Build 3: Suprise them with lolwut damage
This is a kind of goofy build, and not really one that should be taken by the novice Maokai player. It really changes things up from the regular builds as you are not so much fulfilling the role of a tank, but a AP Carry. Some people like to build a Soulstealer early, but I find that, should the game get turned on it's head that RoA is a much more reliable option, and provides you with the extra health for the inevitable beating you will take. I think that the health from a RoA is kind of necessary, because your damage isn't going to be THAT stellar; you're no Xerath or LeBlanc. You will still need to outlast your opponents 1v1 or 2v2 a little bit.

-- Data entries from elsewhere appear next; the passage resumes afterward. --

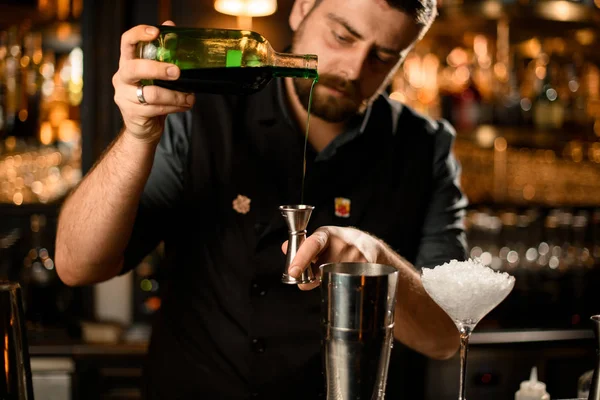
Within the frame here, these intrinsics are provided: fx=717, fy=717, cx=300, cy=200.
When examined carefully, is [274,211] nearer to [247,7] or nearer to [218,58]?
[218,58]

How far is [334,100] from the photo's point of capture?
165cm

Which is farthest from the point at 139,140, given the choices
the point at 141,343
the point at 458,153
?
the point at 458,153

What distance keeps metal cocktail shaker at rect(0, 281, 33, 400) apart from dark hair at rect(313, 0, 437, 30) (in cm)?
97

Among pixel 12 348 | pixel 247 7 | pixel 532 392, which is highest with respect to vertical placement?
pixel 247 7

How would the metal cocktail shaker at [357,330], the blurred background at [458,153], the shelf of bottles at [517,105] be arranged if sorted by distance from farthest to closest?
the shelf of bottles at [517,105]
the blurred background at [458,153]
the metal cocktail shaker at [357,330]

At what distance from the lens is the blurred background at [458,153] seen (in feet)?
9.16

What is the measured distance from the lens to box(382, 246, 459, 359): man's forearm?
1468 mm

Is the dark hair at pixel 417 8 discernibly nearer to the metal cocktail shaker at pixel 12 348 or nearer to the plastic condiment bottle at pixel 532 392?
the plastic condiment bottle at pixel 532 392

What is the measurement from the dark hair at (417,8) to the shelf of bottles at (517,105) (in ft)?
5.37

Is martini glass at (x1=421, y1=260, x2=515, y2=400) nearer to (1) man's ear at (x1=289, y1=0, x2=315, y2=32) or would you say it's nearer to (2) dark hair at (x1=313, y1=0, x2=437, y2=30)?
(2) dark hair at (x1=313, y1=0, x2=437, y2=30)

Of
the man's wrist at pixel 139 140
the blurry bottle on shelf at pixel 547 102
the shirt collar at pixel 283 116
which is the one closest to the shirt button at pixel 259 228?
the shirt collar at pixel 283 116

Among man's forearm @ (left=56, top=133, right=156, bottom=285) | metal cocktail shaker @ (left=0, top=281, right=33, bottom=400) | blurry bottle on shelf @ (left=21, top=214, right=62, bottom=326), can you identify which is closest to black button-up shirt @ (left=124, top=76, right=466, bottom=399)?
man's forearm @ (left=56, top=133, right=156, bottom=285)

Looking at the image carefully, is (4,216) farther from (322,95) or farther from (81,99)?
(322,95)

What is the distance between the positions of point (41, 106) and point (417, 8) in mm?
1999
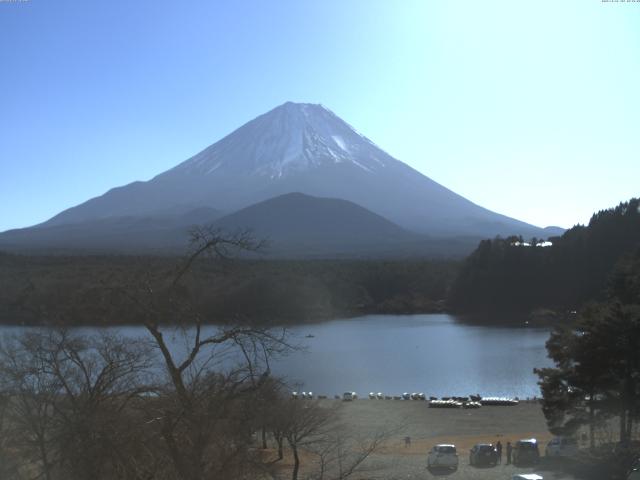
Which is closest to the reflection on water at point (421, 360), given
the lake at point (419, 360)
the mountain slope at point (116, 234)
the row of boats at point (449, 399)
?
the lake at point (419, 360)

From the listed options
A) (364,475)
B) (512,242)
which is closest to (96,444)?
(364,475)

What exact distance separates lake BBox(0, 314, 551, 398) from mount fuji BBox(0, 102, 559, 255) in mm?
59471

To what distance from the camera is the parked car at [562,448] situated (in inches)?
382

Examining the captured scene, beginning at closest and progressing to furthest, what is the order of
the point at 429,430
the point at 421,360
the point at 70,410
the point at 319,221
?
the point at 70,410
the point at 429,430
the point at 421,360
the point at 319,221

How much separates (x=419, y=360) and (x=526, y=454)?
1677 cm

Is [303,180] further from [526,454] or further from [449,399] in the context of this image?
[526,454]

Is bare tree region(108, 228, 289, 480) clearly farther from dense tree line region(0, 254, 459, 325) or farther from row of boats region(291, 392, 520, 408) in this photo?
row of boats region(291, 392, 520, 408)

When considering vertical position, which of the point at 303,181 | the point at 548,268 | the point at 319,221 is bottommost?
the point at 548,268

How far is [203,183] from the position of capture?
4018 inches

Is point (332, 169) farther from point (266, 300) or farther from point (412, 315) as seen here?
point (266, 300)

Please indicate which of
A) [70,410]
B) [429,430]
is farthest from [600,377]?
[70,410]

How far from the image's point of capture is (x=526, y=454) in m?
9.88

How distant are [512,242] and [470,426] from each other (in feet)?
111

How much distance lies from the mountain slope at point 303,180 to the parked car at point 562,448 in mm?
85156
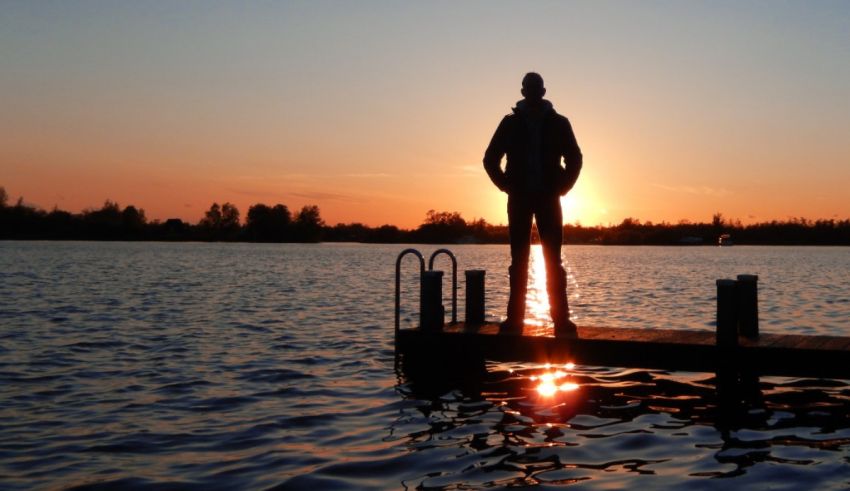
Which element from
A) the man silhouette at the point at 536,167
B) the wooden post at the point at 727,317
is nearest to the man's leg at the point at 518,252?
the man silhouette at the point at 536,167

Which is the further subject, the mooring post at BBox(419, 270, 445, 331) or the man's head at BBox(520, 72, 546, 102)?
the mooring post at BBox(419, 270, 445, 331)

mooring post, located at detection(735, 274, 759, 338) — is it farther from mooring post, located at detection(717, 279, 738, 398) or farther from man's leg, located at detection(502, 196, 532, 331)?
man's leg, located at detection(502, 196, 532, 331)

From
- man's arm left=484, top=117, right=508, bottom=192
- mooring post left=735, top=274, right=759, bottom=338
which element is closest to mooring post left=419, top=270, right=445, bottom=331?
man's arm left=484, top=117, right=508, bottom=192

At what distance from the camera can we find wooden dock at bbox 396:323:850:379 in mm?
10922

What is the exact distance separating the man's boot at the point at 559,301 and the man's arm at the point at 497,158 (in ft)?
4.86

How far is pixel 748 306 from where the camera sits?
12.3 m

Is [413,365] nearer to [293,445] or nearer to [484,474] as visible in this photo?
[293,445]

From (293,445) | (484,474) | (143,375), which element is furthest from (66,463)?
(143,375)

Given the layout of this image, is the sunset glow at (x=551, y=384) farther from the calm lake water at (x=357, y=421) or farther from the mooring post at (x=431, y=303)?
the mooring post at (x=431, y=303)

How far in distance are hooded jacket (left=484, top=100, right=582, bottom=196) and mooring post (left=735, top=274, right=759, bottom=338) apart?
9.70 feet

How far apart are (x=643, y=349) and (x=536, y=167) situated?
2.99m

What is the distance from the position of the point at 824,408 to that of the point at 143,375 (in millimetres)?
9708

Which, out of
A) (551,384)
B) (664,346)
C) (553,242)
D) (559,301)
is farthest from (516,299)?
(664,346)

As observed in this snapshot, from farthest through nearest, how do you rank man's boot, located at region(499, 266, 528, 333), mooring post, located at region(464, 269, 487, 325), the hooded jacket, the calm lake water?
mooring post, located at region(464, 269, 487, 325) → man's boot, located at region(499, 266, 528, 333) → the hooded jacket → the calm lake water
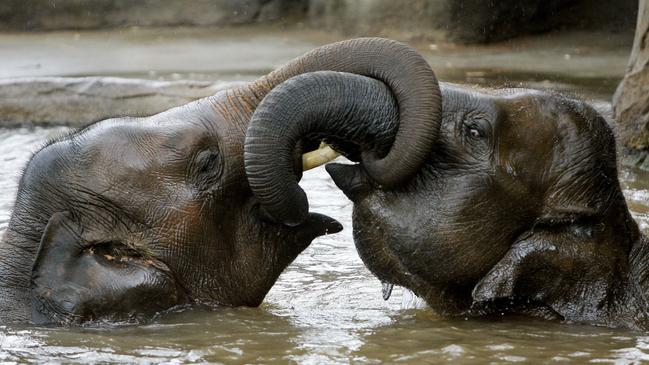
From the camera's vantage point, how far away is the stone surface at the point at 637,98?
34.4 feet

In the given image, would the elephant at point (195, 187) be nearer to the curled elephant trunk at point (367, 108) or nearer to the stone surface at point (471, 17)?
the curled elephant trunk at point (367, 108)

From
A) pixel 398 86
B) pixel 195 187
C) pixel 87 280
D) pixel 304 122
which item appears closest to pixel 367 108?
pixel 398 86

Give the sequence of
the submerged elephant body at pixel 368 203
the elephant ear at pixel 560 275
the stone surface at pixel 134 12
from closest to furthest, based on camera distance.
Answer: the submerged elephant body at pixel 368 203
the elephant ear at pixel 560 275
the stone surface at pixel 134 12

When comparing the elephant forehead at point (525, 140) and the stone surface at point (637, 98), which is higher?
the stone surface at point (637, 98)

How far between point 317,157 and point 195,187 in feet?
1.86

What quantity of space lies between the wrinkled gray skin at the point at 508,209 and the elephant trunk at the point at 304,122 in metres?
0.26

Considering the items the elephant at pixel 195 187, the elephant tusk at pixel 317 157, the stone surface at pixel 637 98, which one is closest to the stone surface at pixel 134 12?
the stone surface at pixel 637 98

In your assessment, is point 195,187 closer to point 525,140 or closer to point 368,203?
point 368,203

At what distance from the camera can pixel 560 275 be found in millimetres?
5406

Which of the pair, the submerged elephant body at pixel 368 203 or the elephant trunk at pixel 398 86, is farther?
the submerged elephant body at pixel 368 203

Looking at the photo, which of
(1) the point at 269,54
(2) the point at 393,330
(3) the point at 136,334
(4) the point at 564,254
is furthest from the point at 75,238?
(1) the point at 269,54

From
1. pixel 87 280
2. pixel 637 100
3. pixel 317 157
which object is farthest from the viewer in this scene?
pixel 637 100

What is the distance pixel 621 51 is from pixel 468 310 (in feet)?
40.2

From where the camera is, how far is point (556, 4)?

This build is very fluid, and it makes Maokai's sapling hit like an absolute truck. The only items that are really central to the build are Lichbane, Sorcerer's Shoes and RoA. The last items in the build are built entirely situationally: need extra armor/something a bit more tanky? Build Zhonya's. Need extra spell pen based on the enemy's build? Take a Void Staff. Having trouble keeping them in range? A Crystal Scepter is what you want. What you build and what you build first is entirely based on your needs and how the other team is building. The thing is that this is a very expensive build, so only take it on if you think that you are really going to faceroll against the other team. Even though it takes a Sapphire Crystal first, you can still easily switch gears to either of the other builds that I mentioned, or take a new or different route.
If you do get to a full 6 item build, I request that you do one of a few things: A. go outside, because you probably just played a 2 hour game. B. Find a job, because you shouldn't have that much free time on your hands. C. Order a pizza, because you probably haven't eaten in a while.